文書:

--------------------------------------------------

また、材料の切り出しから折り・曲げ、溶接、塗装など10ほどある工程は、すべて社内一貫生産。多能工化の推進により、スタッフが複数の工程を担当するため、ラインの稼働状況に応じて柔軟に最適な人員配置を可能としている。

さらに早期から生産管理システムを導入しており、進捗状況を製品ごとにバーコードで管理し、見える化を図っている。各グループのリーダーはタブレットで生産状況をリアルタイムに把握。グループ間のスタッフの融通をするなど、工程の最適化が図れる仕組みが確立されている。

「実は一番難しいのが“色”なのです。内装などとの関係で製品の色目が複雑になるため、当社では自前で調色できる調色機を持ち、どのような要望にも応えることができます」

こうした特化戦略とそれを実現する生産体制を構築し、収益体質を強化。製造業平均を大きく上回る売上高利益率を誇る。売上も順調に拡大し、過去10年間で2倍以上、20億の規模となっている。

--------------------------------------------------

作業指示: 上の文書を、一字一句変えずに全文書き写してください。 次の項目は、上の文書とは関係がありません。

--------------------------------------------------

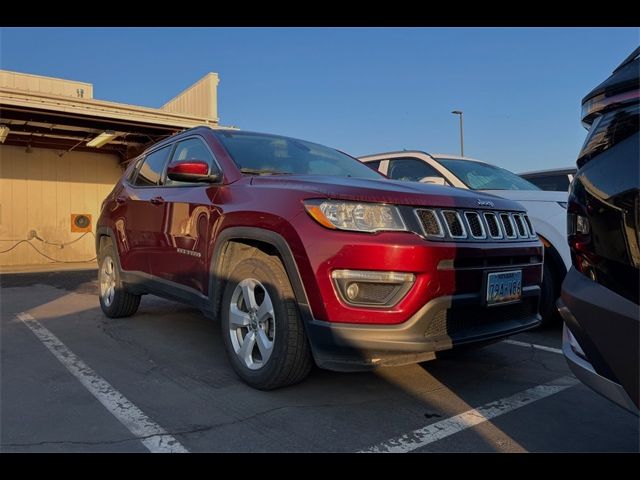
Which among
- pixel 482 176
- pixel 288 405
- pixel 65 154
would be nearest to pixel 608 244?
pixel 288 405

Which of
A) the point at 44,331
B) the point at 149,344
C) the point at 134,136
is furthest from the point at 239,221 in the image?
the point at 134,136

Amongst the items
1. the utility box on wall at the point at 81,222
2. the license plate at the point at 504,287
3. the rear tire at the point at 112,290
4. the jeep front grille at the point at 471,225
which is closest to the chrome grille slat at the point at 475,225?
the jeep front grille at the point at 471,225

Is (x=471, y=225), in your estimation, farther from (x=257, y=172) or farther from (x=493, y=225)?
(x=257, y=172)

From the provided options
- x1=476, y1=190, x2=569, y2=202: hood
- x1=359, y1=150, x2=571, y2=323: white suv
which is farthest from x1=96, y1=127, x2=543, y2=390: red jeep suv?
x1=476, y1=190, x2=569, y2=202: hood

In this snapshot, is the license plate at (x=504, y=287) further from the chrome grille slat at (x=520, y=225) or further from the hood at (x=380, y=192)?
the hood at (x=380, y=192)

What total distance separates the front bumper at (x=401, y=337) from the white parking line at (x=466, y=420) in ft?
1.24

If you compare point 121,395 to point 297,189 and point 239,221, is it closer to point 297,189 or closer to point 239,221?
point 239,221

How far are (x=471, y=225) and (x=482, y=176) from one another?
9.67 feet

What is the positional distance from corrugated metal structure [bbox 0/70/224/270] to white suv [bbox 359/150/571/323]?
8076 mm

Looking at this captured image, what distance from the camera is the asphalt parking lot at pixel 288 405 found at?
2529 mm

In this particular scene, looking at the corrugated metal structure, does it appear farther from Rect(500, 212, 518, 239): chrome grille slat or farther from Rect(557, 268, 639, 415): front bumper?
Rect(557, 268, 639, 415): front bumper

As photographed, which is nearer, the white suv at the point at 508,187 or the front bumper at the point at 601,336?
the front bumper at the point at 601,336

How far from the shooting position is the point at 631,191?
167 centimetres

--------------------------------------------------

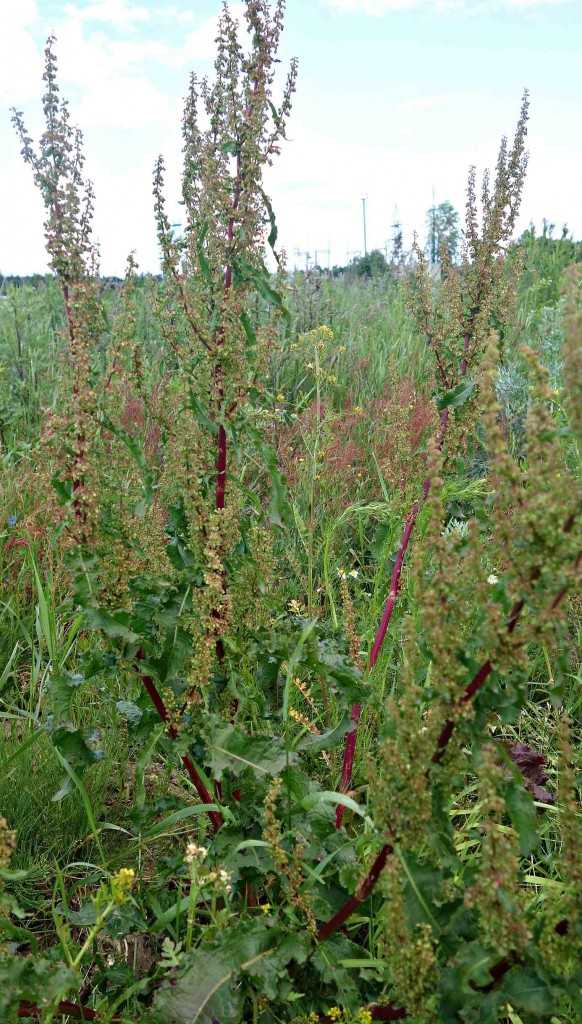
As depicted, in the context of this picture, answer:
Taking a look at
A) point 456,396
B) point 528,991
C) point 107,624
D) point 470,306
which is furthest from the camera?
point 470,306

--------------------------------------------------

解答例:
また、材料の切り出しから折り・曲げ、溶接、塗装など10ほどある工程は、すべて社内一貫生産。多能工化の推進により、スタッフが複数の工程を担当するため、ラインの稼働状況に応じて柔軟に最適な人員配置を可能としている。

さらに早期から生産管理システムを導入しており、進捗状況を製品ごとにバーコードで管理し、見える化を図っている。各グループのリーダーはタブレットで生産状況をリアルタイムに把握。グループ間のスタッフの融通をするなど、工程の最適化が図れる仕組みが確立されている。

「実は一番難しいのが“色”なのです。内装などとの関係で製品の色目が複雑になるため、当社では自前で調色できる調色機を持ち、どのような要望にも応えることができます」

こうした特化戦略とそれを実現する生産体制を構築し、収益体質を強化。製造業平均を大きく上回る売上高利益率を誇る。売上も順調に拡大し、過去10年間で2倍以上、20億の規模となっている。